Activity
Copy the lines below exactly, starting at the one with "How to make" and ending at the one with "England, River Thames, New", and leave out any picture.

Input material

______

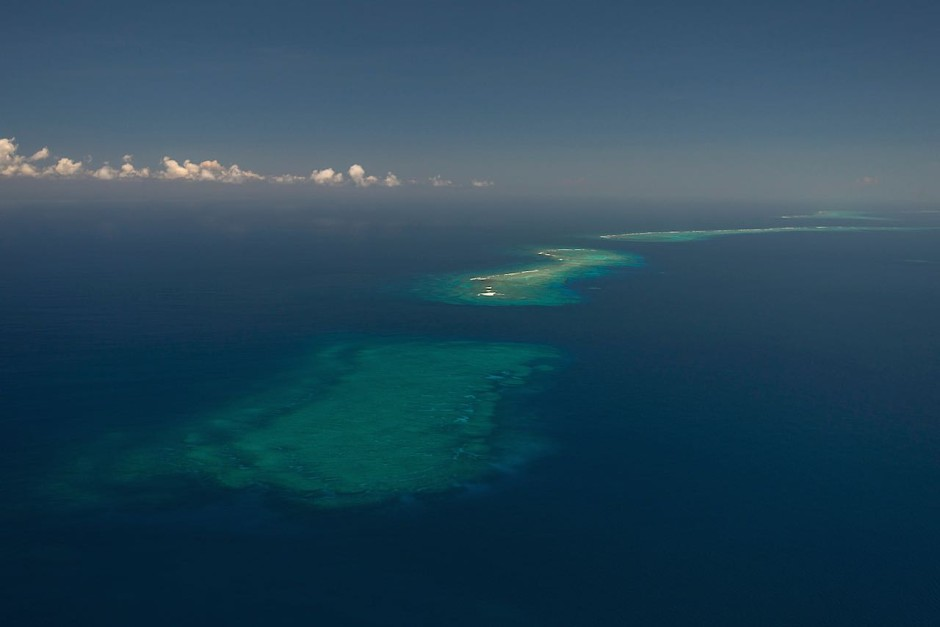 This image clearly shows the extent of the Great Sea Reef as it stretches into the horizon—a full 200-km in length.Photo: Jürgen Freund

______

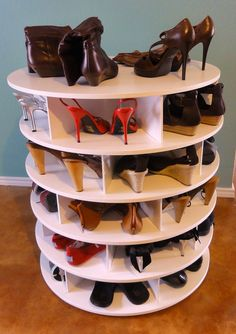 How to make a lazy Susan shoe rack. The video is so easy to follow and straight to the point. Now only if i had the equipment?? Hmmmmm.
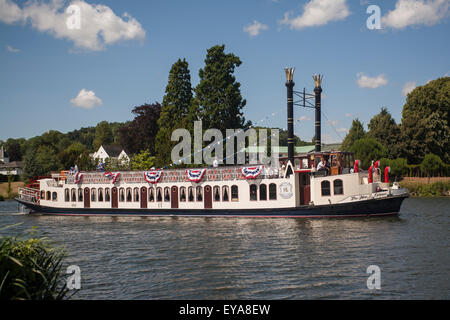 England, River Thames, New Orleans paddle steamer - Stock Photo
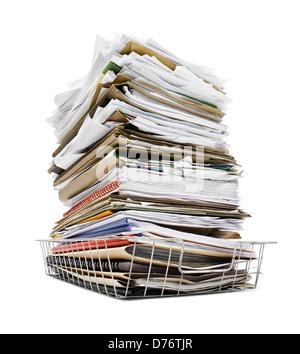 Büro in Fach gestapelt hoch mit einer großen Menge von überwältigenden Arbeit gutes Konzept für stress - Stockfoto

______

Your response
 How to make a lazy Susan shoe rack. The video is so easy to follow and straight to the point. Now only if i had the equipment?? Hmmmmm.
 England, River Thames, New Orleans paddle steamer - Stock Photo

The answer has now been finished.